The critical lessons from the ongoing palliative regime is that, it is gradually becoming a political tool for punishing persons of dissenting views and rewarding faithful acolytes. Such a tendency if allowed to fester unduly, is likely to deepen public mistrust in government and lead to open resistance of government administrative measures. It needs to be recalled that until the COVID -19 pandemic hit Nigeria, the country was virtually sitting on a keg of gunpowder, with a welter of centrifugal political tendencies straining it at its soul; all because of the politics of nepotism and winner takes all.

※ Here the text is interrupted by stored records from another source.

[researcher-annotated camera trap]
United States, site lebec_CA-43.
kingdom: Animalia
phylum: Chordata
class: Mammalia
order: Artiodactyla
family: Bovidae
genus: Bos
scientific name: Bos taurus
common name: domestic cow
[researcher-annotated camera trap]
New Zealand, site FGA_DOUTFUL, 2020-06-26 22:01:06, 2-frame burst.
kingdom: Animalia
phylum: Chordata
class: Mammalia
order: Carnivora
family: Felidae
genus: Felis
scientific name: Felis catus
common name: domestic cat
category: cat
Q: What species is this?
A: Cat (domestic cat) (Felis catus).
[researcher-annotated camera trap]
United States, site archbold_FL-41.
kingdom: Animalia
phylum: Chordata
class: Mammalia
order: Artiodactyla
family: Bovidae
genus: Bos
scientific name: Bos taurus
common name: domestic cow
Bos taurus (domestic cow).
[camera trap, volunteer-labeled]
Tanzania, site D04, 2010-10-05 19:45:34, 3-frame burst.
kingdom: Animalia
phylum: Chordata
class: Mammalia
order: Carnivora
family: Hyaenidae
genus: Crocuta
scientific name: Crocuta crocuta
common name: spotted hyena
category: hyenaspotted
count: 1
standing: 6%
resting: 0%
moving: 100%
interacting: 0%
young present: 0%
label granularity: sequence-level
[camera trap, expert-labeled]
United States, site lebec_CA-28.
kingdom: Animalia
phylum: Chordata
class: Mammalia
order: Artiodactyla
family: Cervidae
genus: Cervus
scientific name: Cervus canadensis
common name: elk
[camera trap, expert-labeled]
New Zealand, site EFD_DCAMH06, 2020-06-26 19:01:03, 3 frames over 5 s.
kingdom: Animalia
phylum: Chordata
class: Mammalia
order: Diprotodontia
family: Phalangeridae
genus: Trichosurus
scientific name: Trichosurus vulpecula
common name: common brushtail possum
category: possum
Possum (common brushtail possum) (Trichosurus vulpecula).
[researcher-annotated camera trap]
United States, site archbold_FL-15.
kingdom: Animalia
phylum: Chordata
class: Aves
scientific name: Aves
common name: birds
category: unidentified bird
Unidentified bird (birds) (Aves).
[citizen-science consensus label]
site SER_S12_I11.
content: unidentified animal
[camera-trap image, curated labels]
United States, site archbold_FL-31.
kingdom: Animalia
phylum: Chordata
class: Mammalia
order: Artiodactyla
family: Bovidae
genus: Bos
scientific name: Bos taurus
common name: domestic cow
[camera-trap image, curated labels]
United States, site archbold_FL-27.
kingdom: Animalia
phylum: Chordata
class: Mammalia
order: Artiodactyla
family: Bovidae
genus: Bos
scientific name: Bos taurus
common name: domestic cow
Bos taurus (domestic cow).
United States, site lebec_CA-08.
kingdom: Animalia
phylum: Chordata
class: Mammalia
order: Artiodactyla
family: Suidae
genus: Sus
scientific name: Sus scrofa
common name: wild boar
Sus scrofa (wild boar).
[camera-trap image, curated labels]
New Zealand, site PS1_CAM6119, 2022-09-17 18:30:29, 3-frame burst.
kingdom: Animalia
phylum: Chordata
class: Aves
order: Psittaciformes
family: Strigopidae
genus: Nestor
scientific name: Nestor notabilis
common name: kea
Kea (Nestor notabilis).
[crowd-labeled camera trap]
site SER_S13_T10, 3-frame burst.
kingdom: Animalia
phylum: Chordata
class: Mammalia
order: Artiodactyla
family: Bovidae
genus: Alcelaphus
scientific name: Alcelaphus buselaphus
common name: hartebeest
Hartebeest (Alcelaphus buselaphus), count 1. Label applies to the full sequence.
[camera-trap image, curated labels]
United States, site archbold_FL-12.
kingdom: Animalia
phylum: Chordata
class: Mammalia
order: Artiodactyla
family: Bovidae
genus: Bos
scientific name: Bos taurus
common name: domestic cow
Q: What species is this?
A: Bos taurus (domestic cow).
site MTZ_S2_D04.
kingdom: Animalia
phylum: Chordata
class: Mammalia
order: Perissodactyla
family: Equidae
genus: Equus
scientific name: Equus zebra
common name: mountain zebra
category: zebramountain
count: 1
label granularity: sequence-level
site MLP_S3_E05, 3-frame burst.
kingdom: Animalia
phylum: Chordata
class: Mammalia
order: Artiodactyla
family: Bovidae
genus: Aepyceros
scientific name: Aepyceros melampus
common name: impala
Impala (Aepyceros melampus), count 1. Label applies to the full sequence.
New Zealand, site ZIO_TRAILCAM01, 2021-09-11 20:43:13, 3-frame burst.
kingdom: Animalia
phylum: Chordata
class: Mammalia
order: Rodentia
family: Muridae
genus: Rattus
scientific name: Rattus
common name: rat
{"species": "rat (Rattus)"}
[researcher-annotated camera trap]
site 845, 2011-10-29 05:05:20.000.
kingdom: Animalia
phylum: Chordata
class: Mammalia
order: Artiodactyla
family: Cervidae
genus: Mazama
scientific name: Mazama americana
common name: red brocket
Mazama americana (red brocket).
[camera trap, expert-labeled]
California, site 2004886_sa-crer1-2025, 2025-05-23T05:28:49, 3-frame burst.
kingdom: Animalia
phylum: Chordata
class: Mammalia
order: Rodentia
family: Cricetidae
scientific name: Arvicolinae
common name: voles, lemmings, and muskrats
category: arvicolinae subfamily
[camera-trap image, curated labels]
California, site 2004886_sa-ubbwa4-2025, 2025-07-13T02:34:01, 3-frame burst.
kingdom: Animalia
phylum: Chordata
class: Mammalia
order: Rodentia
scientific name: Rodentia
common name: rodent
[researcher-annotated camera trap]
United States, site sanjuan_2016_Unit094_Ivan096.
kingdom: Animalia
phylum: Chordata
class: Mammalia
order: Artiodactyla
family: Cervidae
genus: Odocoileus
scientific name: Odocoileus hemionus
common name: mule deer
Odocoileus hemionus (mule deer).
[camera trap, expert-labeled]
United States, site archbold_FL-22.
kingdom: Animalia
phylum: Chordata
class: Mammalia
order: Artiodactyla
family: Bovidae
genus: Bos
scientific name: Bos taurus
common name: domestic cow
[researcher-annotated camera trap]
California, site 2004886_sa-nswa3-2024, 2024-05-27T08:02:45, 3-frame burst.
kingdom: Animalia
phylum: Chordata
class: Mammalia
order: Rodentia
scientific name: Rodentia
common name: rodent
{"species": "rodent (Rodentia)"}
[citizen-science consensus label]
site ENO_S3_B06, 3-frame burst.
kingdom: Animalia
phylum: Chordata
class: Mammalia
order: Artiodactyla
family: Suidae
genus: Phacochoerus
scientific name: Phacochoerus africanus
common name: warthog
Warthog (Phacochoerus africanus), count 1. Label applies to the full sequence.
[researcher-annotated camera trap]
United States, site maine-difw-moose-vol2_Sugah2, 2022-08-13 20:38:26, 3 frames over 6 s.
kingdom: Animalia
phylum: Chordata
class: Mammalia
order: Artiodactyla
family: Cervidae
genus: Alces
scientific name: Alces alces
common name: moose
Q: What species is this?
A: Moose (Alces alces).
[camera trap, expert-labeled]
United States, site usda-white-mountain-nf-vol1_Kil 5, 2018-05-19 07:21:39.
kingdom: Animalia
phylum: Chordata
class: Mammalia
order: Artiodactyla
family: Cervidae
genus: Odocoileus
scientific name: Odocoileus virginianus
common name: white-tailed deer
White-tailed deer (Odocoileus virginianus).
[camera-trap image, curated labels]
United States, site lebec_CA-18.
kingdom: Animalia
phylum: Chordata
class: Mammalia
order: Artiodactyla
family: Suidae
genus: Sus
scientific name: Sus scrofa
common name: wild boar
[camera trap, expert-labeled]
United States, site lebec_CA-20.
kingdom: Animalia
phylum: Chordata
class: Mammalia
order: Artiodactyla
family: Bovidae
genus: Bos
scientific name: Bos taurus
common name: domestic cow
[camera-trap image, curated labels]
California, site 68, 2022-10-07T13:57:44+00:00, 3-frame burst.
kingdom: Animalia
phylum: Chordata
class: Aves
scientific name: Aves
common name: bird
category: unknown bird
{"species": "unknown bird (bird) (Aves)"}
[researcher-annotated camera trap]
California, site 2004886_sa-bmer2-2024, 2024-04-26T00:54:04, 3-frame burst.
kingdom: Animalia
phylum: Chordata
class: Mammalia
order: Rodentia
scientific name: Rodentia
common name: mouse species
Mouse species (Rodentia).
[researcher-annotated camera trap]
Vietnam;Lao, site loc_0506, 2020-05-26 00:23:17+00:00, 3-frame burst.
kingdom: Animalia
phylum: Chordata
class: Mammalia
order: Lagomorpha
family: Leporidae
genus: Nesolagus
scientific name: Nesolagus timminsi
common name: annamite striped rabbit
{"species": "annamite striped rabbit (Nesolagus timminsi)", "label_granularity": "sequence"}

The coming of the pandemic could even qualify as a blessing in disguise; as it diverted the attention of all political gladiators in the country to the basic challenge of personally surviving the virus first, and thereby providing the much needed hiatus for Nigerians to reassess their individual positions in the country, and that of the country in the world. Among the takeaways from the pandemic is that Nigeria’s politics needs to change, if the aspiration to remain in united in diversity shall be realised. That can only be achieved when the politics of what affects one affect all prevails.